Demystifying Reinforcement Learning from Human Feedback (RLHF): A Comprehensive Guide

Language models have achieved remarkable progress in recent years, demonstrating an impressive ability to generate diverse and compelling text from human prompts. However, defining what constitutes “good” text remains a complex challenge, as it is inherently subjective and context-dependent. Applications range from creative storytelling, demanding imagination, to informative articles requiring factual accuracy, and code snippets needing to be executable.

Creating a loss function that effectively captures these diverse attributes is incredibly difficult.
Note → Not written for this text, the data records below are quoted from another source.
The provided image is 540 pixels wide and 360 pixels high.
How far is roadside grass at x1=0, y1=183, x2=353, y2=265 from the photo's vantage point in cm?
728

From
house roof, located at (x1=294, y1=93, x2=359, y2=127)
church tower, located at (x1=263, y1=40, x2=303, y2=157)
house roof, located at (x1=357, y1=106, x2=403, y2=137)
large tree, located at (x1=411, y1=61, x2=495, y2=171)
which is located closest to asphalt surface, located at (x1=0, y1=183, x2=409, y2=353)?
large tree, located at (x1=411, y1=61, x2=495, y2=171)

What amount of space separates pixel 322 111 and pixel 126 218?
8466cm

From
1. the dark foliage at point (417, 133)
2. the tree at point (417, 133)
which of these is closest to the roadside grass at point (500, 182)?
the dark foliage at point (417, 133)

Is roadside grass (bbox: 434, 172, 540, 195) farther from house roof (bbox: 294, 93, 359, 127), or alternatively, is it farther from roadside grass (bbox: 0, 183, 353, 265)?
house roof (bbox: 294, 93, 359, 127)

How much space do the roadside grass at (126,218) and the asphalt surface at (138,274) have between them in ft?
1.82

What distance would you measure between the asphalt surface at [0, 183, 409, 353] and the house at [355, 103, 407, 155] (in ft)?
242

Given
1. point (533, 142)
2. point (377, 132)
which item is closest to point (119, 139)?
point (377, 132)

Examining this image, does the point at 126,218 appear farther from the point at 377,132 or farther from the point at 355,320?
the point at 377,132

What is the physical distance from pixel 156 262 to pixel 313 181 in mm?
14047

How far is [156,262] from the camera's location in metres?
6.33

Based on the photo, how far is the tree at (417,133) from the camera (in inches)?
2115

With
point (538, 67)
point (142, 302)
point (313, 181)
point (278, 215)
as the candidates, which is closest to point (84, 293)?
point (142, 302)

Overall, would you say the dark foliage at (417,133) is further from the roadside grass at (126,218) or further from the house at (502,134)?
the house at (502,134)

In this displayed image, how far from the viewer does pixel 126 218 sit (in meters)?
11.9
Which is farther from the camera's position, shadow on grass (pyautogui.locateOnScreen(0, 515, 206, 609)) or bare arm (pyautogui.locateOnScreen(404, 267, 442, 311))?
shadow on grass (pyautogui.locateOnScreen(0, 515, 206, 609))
Consequently, most language models are still trained using a straightforward next-token prediction loss, such as cross-entropy. To address the limitations of this loss function, metrics like BLEU and ROUGE have been developed to better assess human preferences. While these metrics offer improvements over the basic loss function in performance measurement, they rely on simple rules to compare generated text against references, thus remaining limited. Imagine if we could leverage human feedback directly to evaluate generated text and, even more powerfully, use this feedback as a loss function to guide model optimization. This is the core concept behind Reinforcement Learning From Human Feedback (RLHF): employing reinforcement learning techniques to directly optimize a language model based on human feedback. RLHF empowers language models to align their training on vast text datasets with nuanced human values.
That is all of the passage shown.